Lady Wintervale’s unpredictable mental state and penchant for relying on her only child meant that Wintervale often had to invent sudden pains to go back to his room—or clear his room—to use the wardrobe portal.
“Do the two of you want some tea?” Wintervale issued his usual invitation.
“Why not?” said Kashkari.
“I will join you in a minute. I think I saw Fairfax from my window. Let me go down to make sure it is really him.”
“Fairfax!” exclaimed Wintervale. “Are you sure?”
“But your window doesn’t face the street. How did you see him?” asked Kashkari.
“He was walking across the grass. Who knows? Maybe he wants to refamiliarize himself with everything.”
“About time,” said Wintervale. “We need him to play.”
“He still does not feel the strength in his leg,” said Titus, moving toward the stairs. The otherwise charm he had created before he first stepped into the school was fairly watertight: no one doubted that Fairfax existed. All the same, he had better reach the ground floor soon. The boys would not recognize her as Fairfax unless someone said the name aloud; and only Titus could do that. “Who knows whether he will still be any good at sports after an injury like that?”

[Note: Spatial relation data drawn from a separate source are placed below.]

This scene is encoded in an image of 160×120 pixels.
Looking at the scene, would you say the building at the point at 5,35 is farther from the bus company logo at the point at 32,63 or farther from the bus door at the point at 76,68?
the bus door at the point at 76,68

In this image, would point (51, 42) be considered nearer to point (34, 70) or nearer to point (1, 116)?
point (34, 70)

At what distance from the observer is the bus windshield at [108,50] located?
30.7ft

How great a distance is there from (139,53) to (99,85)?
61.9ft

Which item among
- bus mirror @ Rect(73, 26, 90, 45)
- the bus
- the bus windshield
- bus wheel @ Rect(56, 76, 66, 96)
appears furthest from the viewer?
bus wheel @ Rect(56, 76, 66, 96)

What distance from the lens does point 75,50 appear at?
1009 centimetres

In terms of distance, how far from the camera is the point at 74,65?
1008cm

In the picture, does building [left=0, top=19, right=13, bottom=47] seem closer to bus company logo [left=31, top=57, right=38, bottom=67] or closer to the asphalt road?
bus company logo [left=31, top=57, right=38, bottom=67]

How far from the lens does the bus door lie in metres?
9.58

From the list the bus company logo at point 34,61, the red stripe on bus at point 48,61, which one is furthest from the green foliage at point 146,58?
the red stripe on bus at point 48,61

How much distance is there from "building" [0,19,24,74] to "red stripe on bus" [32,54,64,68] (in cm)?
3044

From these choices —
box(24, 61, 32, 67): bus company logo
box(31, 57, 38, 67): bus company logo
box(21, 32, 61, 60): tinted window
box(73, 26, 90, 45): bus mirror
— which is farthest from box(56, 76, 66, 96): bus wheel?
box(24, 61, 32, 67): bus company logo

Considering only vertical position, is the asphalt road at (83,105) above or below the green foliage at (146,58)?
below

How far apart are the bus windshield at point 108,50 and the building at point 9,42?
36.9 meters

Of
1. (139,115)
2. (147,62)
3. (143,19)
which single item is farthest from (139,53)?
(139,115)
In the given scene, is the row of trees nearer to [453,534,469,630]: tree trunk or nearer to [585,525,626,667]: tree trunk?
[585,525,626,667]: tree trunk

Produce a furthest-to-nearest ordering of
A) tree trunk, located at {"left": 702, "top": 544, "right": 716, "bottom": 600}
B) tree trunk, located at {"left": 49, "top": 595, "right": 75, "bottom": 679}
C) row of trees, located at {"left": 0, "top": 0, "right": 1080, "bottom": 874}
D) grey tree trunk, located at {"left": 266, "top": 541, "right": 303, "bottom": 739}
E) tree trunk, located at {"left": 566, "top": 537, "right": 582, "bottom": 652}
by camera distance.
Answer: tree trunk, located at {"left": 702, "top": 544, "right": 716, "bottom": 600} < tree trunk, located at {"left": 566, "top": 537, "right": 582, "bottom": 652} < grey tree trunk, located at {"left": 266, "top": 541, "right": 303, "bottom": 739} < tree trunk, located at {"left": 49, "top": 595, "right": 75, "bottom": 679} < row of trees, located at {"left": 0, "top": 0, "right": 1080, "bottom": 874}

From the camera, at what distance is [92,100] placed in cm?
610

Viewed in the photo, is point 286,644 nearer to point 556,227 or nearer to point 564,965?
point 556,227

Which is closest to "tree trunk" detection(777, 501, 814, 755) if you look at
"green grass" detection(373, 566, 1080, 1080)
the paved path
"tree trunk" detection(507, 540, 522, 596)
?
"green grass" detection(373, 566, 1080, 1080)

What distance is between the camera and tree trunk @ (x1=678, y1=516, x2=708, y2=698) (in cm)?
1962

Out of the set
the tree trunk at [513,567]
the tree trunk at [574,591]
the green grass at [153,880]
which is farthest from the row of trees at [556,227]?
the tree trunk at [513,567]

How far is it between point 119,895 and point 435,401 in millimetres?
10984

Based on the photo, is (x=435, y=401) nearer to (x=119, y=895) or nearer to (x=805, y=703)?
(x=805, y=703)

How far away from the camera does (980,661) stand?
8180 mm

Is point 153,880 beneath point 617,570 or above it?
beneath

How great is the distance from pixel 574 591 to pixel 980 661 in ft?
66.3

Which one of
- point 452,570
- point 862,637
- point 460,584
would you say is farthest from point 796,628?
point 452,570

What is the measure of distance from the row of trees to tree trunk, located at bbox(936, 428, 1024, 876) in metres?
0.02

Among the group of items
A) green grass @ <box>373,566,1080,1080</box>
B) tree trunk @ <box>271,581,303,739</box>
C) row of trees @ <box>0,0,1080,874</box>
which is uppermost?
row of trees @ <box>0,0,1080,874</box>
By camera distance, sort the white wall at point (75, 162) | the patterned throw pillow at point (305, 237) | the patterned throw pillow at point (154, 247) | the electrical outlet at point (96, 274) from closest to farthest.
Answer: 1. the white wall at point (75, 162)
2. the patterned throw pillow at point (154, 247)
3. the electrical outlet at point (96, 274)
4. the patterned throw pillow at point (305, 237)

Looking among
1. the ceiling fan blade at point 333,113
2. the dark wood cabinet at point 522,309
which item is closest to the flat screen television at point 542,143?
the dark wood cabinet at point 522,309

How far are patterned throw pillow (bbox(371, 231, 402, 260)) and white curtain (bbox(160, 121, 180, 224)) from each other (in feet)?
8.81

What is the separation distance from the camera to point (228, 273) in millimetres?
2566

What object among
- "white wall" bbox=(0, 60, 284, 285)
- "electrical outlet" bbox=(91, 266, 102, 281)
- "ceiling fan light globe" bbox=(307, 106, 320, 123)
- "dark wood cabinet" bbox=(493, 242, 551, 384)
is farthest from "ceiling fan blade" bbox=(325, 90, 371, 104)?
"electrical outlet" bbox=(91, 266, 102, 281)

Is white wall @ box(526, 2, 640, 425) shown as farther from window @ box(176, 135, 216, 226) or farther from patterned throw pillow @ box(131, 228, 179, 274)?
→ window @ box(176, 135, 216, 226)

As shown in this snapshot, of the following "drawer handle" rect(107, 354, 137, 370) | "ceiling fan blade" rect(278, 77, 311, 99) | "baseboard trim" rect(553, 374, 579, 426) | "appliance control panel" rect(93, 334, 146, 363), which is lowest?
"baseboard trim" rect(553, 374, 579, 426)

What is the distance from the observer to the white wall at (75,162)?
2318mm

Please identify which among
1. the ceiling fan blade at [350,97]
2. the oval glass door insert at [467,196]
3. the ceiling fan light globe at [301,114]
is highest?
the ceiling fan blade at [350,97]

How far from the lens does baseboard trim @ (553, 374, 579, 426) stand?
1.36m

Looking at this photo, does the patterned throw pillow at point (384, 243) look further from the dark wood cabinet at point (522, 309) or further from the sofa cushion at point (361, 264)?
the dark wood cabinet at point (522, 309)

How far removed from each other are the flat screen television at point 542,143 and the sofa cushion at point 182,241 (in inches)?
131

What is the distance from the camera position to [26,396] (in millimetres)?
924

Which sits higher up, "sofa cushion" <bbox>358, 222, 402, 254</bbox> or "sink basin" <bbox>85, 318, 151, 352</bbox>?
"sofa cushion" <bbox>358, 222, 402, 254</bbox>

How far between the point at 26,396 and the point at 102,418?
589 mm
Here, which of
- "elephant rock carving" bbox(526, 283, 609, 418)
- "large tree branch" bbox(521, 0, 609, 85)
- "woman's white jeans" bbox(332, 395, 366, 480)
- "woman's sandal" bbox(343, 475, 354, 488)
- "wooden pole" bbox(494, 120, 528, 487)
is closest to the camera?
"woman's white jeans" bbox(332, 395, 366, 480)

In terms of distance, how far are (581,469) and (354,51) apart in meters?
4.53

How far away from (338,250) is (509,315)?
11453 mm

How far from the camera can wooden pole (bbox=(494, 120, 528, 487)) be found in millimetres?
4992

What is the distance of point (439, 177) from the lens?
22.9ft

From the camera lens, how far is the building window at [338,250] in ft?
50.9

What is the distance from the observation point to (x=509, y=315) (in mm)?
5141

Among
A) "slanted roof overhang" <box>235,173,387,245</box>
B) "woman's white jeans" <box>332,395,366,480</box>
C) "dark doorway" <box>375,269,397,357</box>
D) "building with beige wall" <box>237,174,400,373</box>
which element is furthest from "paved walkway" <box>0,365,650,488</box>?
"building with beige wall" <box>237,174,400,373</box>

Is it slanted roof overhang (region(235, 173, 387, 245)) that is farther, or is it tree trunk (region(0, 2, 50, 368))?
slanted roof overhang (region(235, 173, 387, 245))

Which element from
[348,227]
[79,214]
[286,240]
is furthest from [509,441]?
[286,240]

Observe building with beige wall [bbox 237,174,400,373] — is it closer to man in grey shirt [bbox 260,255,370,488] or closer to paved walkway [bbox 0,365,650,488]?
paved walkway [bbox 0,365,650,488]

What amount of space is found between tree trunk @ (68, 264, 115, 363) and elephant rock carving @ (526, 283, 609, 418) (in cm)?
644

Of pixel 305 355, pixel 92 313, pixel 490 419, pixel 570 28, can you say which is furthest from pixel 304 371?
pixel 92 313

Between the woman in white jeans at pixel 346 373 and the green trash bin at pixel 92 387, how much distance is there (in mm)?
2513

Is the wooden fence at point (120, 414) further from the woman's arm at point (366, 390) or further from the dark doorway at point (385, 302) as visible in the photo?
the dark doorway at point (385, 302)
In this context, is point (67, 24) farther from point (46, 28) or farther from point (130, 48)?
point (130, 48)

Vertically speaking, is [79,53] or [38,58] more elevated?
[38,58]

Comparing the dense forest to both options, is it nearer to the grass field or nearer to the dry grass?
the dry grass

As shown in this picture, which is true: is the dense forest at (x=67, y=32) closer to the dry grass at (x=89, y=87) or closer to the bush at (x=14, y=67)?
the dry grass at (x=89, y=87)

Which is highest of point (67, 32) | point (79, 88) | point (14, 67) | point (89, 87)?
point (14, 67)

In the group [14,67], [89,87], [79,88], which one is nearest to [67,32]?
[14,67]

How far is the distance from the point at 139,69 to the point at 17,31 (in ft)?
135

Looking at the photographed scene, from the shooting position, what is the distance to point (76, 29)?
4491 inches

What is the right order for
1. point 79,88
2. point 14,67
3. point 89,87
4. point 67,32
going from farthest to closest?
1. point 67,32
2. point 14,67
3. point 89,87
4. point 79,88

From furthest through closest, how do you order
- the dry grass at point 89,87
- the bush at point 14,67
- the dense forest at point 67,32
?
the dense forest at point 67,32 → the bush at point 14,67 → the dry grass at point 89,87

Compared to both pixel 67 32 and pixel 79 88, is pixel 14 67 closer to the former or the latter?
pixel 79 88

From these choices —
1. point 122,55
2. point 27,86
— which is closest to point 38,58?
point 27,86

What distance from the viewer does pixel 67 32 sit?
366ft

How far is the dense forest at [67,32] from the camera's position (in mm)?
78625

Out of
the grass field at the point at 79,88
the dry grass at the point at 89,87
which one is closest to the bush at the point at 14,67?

Wintervale’s other passion, besides returning the barony of Wintervale to its former glory, was cricket. He had convinced himself—and a fair number of other boys—that Archer Fairfax was the veriest cricket prodigy whose return would propel the house team to the school cup.
“Strange. He’s been gone only three months, and already I can’t remember what he looks like,” said Wintervale.
“Lucky you,” said Titus. “Fairfax is one of the most ferociously ugly blokes I have ever met.”
Kashkari chuckled, catching up with Titus on the steps down. “I’ll tell him you said that.”
“Please do.”
Mrs. Dawlish’s house, despite its overwhelming majority of male occupants, had been decorated to suit Mrs. Dawlish’s tastes. The wallpaper in the stairwell was rose-and-ivy. Frames of embroidered daisies and hyacinths hung on every wall.
The stairs led down to the entry hall, with poppy-chintz-covered chairs and green muslin curtains. A vase of orange tulips nodded on the console table beneath an antique mirror—a boy was required to examine himself in the mirror before he left the house, lest his appearance disgrace Mrs. Dawlish.
Titus was two steps above the newel post when Fairfax came into the entry hall, a slim, tall-enough figure in the distinctive tailed jacket of an Eton senior boy. Immediately he was appalled by his abysmal judgment. She did not look like a boy at all. She was much, much too pretty: her eyes, wide-set and long-lashed; her skin, needlessly smooth; her lips, red and full and all but shouting girlishness.